Three days afterwards, the Examiner of Health pronounced the grocer’s house free from infection. The fatal mark was obliterated from the door; the shutters were unfastened; and Bloundel resumed his business as usual. Words are inadequate to describe the delight that filled the breast of every member of his family, on their first meeting after their long separation. It took place in the room adjoining the shop. Mrs. Bloundel received the joyful summons from Leonard, and, on descending with her children, found her husband and her son Stephen anxiously expecting her. Scarcely able to make up her mind as to which of the two she should embrace first, Mrs. Bloundel was decided by the pale countenance of her son, and rushing towards him, she strained him to her breast, while Amabel flew to her father’s arms. The grocer could not repress his tears; but they were tears of joy, and that night’s happiness made him ample amends for all the anxiety he had recently undergone.
“Well, Stephen, my dear child,” said his mother, as soon as the first tumult of emotion had subsided,—“well, Stephen,” she said, smiling at him through her tears, and almost smothering him with kisses, “you are not so much altered as I expected; and I do not think, if I had had the care of you, I could have nursed you better myself. You owe your father a second life, and we all owe him the deepest gratitude for the care he has taken of you.”
“I can never be sufficiently grateful for his kindness,” returned Stephen, affectionately.
“Give thanks to the beneficent Being who has preserved you from this great danger, my son, not to me,” returned Bloundel. “The first moments of our reunion should be worthily employed.”

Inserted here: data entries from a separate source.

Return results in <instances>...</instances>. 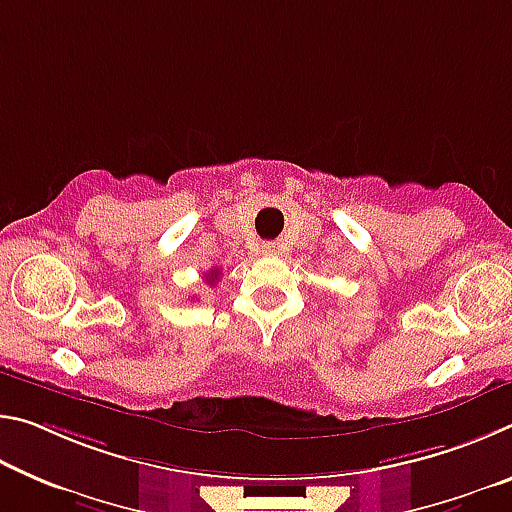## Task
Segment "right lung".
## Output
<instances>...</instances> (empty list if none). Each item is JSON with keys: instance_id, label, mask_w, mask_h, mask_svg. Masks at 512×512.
Instances as JSON below:
<instances>
[{"instance_id": "right-lung-1", "label": "right lung", "mask_w": 512, "mask_h": 512, "mask_svg": "<svg viewBox=\"0 0 512 512\" xmlns=\"http://www.w3.org/2000/svg\"><path fill=\"white\" fill-rule=\"evenodd\" d=\"M219 275H221V271H216V268H212V271L210 273H207V282H216V280H219Z\"/></svg>"}]
</instances>
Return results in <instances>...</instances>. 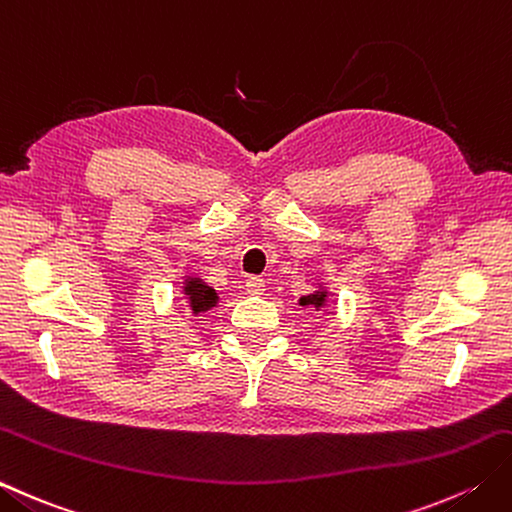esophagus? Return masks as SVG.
Wrapping results in <instances>:
<instances>
[{
  "mask_svg": "<svg viewBox=\"0 0 512 512\" xmlns=\"http://www.w3.org/2000/svg\"><path fill=\"white\" fill-rule=\"evenodd\" d=\"M248 295H264L266 293V282L262 277H250L246 282Z\"/></svg>",
  "mask_w": 512,
  "mask_h": 512,
  "instance_id": "34e87169",
  "label": "esophagus"
}]
</instances>
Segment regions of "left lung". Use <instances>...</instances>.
Listing matches in <instances>:
<instances>
[{
	"label": "left lung",
	"mask_w": 512,
	"mask_h": 512,
	"mask_svg": "<svg viewBox=\"0 0 512 512\" xmlns=\"http://www.w3.org/2000/svg\"><path fill=\"white\" fill-rule=\"evenodd\" d=\"M330 290H328V286L324 284V282H317V286H315V290L313 293H308V295H302L299 297V306H304V308H315L317 313L319 310H328L330 308Z\"/></svg>",
	"instance_id": "obj_1"
}]
</instances>
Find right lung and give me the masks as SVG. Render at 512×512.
I'll return each instance as SVG.
<instances>
[{
  "label": "right lung",
  "mask_w": 512,
  "mask_h": 512,
  "mask_svg": "<svg viewBox=\"0 0 512 512\" xmlns=\"http://www.w3.org/2000/svg\"><path fill=\"white\" fill-rule=\"evenodd\" d=\"M179 286H182L179 288L182 297H177V306L184 308L190 317H206V313H210L219 304L217 290L206 284L199 275H184Z\"/></svg>",
  "instance_id": "1"
}]
</instances>
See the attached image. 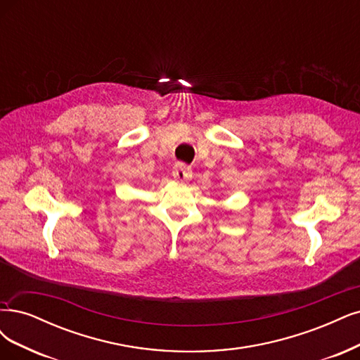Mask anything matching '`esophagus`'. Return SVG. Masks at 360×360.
Wrapping results in <instances>:
<instances>
[{"instance_id": "34e87169", "label": "esophagus", "mask_w": 360, "mask_h": 360, "mask_svg": "<svg viewBox=\"0 0 360 360\" xmlns=\"http://www.w3.org/2000/svg\"><path fill=\"white\" fill-rule=\"evenodd\" d=\"M172 176L177 181H186L192 177V169L183 162H177L172 168Z\"/></svg>"}]
</instances>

So saying, he summoned the household, and, for the first time for a month, the whole family party assembled, as before, at prayer. Never were thanksgivings more earnestly, more devoutly uttered. All arose with bright and cheerful countenances; and even Blaize seemed to have shaken off his habitual dread of the pestilence. As he retired with Patience, he observed to her, “Master Stephen looks quite well, though a little thinner. I must ascertain from him the exact course of treatment pursued by his father. I wonder whether Mr. Bloundel would nurse me if I were to be suddenly seized with the distemper?”
“If he wouldn’t, I would,” replied Patience.
“Thank you, thank you,” replied Blaize. “I begin to think we shall get through it. I shall go out to-morrow and examine the bills of mortality, and see what progress the plague is making. I am all anxiety to know. I must get a fresh supply of medicine, too. My private store is quite gone, except three of my favourite rufuses, which I shall take before I go to bed to-night. Unluckily, my purse is as empty as my phials.”
“I can lend you a little money,” said Patience. “I haven’t touched my last year’s wages. They are quite at your service.”